2022-08-17 11:00:00 | America/New_York

Owen Miller Yale University

Physical design meets convex optimization: Hidden structure in Maxwell's and Schrodinger's equations

In optimization theory, one clear dividing line between "easy" and "hard" problems is convexity. Convex optimization problems do not have local optima that are not global optima, and multiple decades of development have led to efficient computational machinery for solving convex problems. By contrast, nonconvex problems can have highly oscillatory landscapes, and one must typically use local optimization techniques or black-box algorithms. Nanophotonic design problems, and many design problems across physics, reside squarely in the latter category of nonconvex optimization problems. Or do they? I will show that there is a surprising amount of mathematical structure hidden in the typical differential equations of physics, and that this structure enables new connections to modern techniques in convex optimization.

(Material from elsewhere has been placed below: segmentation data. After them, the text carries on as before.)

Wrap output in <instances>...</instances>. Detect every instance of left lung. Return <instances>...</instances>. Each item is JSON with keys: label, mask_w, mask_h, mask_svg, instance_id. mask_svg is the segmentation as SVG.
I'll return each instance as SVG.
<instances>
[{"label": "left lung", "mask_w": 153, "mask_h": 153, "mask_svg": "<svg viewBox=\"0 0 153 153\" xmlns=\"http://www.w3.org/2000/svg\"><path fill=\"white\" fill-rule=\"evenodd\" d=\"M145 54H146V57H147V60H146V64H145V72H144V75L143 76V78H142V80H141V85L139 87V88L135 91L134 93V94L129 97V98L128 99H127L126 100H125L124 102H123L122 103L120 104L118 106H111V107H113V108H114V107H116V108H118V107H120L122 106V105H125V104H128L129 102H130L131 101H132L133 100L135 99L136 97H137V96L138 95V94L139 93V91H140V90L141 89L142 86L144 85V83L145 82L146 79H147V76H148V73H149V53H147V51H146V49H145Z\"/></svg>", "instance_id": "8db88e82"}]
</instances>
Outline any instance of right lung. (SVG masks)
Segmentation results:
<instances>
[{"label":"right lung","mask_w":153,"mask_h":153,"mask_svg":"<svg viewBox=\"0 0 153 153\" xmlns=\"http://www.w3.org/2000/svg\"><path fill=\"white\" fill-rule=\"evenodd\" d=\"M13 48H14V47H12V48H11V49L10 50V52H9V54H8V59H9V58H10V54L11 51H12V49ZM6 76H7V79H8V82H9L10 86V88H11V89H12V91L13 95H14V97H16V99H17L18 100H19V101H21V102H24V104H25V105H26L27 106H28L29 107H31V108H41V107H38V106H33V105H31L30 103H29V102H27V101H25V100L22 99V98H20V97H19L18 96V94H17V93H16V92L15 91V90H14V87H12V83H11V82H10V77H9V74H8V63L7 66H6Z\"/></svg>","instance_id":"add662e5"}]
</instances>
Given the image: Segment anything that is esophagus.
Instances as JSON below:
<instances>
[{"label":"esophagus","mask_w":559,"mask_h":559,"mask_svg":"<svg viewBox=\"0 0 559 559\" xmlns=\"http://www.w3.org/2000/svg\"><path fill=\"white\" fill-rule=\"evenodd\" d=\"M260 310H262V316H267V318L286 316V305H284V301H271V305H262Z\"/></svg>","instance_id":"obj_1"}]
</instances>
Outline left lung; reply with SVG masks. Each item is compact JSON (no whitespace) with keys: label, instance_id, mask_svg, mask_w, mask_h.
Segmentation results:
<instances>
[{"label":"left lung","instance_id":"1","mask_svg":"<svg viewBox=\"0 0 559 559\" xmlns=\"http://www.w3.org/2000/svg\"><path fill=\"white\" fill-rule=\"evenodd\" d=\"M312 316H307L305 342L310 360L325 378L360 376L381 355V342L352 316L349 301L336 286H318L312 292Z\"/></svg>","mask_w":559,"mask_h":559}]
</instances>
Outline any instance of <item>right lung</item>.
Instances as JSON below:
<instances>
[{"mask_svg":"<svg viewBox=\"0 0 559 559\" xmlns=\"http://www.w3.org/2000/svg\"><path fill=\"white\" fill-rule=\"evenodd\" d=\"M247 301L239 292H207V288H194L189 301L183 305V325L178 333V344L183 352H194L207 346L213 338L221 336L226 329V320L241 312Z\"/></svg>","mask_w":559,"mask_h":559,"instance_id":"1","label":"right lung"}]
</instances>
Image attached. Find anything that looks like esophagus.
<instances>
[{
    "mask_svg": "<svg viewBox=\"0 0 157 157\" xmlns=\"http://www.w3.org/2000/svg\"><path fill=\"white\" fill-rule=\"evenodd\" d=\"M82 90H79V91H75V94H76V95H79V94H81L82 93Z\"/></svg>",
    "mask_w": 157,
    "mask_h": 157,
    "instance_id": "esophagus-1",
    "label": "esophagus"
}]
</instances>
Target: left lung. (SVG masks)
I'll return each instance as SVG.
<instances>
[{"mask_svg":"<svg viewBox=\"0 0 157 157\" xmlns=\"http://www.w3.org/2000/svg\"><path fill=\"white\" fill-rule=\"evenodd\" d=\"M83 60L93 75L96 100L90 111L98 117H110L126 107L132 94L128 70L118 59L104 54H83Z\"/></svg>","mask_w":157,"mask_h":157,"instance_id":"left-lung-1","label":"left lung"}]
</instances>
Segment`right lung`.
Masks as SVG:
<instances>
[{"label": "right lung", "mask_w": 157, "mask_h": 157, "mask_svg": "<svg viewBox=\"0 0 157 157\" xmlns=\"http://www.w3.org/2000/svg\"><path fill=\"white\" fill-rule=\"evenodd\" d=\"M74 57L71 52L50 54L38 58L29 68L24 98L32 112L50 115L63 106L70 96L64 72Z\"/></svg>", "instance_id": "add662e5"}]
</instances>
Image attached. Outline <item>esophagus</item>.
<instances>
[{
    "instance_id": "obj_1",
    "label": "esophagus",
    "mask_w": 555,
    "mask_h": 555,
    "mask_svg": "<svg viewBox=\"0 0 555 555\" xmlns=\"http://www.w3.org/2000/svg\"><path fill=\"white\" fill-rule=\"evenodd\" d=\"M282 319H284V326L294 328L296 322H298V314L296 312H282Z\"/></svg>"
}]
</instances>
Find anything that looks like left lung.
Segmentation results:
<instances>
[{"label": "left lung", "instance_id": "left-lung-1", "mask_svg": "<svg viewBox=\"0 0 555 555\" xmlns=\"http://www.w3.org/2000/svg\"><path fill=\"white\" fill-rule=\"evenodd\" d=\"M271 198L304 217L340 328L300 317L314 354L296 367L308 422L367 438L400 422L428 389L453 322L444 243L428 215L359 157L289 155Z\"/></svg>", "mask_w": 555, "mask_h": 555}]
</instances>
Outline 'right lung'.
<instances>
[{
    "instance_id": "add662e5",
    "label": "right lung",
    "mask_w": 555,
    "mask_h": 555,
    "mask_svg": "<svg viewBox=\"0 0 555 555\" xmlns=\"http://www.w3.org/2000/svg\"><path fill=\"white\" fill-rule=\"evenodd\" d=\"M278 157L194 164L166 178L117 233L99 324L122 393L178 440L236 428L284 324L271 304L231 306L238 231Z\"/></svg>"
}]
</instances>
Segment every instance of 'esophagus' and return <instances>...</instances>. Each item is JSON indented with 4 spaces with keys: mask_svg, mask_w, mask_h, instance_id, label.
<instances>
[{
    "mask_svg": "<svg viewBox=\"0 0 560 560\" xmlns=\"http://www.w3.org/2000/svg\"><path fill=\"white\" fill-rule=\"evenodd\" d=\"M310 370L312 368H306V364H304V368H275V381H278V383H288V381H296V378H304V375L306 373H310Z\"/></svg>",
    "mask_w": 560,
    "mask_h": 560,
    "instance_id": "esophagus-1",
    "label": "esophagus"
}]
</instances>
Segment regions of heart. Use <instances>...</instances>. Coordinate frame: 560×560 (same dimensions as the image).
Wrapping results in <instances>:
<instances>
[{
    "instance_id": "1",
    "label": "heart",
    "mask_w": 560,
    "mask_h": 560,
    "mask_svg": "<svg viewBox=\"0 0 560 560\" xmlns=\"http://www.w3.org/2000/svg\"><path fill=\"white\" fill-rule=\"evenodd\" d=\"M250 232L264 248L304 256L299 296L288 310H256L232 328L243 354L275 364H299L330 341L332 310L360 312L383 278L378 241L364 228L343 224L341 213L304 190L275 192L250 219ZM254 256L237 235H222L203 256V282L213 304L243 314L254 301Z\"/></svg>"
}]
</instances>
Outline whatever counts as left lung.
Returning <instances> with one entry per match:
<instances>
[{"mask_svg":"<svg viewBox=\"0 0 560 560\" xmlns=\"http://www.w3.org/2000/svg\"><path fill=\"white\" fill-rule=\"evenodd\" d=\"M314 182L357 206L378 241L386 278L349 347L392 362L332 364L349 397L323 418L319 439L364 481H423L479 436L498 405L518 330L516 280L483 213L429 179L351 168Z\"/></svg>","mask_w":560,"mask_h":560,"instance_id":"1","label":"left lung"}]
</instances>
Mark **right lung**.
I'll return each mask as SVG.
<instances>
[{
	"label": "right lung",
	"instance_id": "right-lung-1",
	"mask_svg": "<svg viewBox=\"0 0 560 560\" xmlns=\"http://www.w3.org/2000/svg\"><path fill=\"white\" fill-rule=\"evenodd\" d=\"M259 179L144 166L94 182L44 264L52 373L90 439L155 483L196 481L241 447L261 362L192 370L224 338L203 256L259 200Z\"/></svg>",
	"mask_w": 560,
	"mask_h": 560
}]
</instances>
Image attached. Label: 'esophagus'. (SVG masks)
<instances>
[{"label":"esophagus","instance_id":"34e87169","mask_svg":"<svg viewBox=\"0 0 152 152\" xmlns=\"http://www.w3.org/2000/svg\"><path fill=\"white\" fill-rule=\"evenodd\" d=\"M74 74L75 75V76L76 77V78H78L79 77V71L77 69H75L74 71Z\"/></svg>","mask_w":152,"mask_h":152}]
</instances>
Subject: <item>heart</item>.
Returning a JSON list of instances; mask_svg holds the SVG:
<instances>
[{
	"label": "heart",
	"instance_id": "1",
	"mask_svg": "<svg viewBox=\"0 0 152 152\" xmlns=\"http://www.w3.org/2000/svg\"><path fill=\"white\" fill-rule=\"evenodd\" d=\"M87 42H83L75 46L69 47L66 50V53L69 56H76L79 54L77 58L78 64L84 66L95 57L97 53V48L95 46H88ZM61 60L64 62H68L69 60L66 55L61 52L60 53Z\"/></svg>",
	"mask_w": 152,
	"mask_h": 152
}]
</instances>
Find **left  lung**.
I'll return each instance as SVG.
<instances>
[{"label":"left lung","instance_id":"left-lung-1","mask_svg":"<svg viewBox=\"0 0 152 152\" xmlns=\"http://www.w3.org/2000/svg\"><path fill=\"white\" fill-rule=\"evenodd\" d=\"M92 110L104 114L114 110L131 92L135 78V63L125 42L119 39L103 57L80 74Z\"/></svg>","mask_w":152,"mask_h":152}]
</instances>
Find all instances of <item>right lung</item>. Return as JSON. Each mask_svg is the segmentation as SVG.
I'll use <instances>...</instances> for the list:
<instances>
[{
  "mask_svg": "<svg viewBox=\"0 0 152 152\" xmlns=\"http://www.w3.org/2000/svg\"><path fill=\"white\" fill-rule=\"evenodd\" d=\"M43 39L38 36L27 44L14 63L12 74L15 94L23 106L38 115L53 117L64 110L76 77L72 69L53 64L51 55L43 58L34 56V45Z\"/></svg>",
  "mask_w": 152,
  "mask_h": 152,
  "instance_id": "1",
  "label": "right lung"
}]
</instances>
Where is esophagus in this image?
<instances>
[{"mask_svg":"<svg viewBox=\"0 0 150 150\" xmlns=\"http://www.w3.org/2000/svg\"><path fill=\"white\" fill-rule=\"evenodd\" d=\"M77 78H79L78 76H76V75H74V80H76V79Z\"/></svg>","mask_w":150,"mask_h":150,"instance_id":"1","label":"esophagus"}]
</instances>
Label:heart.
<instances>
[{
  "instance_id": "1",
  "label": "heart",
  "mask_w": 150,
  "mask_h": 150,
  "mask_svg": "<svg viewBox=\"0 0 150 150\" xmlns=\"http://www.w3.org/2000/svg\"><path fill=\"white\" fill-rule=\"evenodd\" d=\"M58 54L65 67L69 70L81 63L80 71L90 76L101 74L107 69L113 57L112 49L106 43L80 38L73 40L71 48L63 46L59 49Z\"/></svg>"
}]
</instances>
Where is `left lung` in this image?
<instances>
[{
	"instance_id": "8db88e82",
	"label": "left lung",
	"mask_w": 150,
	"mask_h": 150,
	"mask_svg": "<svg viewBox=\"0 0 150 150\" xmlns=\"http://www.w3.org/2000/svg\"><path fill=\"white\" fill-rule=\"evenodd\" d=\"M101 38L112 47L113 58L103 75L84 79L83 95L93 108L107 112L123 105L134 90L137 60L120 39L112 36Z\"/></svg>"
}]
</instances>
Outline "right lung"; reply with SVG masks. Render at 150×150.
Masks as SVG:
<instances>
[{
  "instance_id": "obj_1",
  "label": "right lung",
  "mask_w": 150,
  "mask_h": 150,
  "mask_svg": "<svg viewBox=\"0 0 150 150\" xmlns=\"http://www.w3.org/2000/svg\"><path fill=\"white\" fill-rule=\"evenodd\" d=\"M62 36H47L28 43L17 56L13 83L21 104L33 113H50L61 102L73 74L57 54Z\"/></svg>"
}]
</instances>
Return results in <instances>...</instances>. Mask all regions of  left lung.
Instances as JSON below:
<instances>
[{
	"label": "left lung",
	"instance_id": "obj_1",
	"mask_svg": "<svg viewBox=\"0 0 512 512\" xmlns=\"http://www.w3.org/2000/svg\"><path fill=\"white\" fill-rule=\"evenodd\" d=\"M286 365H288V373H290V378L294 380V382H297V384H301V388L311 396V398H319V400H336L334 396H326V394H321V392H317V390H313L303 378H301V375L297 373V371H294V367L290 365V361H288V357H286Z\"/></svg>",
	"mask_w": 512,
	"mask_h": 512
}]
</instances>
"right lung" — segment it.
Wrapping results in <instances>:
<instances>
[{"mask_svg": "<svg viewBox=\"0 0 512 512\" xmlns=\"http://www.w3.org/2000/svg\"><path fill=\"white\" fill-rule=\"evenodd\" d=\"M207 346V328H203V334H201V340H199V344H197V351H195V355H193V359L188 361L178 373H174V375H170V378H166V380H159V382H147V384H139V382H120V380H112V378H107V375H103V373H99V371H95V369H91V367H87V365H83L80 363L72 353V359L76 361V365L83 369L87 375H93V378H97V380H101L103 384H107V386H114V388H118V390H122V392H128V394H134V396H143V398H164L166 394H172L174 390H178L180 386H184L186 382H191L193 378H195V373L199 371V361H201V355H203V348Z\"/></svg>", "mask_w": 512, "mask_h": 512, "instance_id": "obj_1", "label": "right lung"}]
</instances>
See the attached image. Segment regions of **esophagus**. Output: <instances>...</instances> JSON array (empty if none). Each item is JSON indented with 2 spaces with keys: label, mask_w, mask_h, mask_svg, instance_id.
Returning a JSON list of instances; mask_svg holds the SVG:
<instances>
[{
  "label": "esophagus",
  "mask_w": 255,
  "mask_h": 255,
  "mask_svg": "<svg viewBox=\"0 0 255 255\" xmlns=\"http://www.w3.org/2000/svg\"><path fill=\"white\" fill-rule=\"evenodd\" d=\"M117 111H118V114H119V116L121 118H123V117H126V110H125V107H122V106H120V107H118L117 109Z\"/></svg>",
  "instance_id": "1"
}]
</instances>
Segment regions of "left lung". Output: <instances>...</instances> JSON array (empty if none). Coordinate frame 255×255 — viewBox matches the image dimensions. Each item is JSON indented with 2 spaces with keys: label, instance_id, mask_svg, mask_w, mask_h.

I will describe how the key constraints in these design problems can be transformed from the typical differential-equation descriptions to infinite sets of local conservation laws, and that the latter have a structure amenable to quadratic and semidefinite programming. I describe how this approach can lead to global bounds ("fundamental limits") for many design problems of interest, and potentially to dramatically new approaches to identifying designs themselves. Next, specific to electromagnetic scattering, I will describe a unique construction of scattering matrices that leads to new methods for identifying fundamental limits across any bandwidth of interest. Throughout I will emphasize novel applications where we have applied these techniques, including: minimal-thickness perfect absorbers, scaling laws for analog photonics, speed limits in quantum optimal control, and a new theory of the ultimate limits of near-field radiative heat transfer.

Speaker's Bio

Owen Miller is an Asst. Prof. of Applied Physics and Physics at Yale. His research interests center around developing large-scale computational and analytical design techniques for discovering novel structures and new phenomena in nanophotonics. He is the recipient of AFOSR and DARPA young investigator awards, as well as the Yale Graduate Mentor award.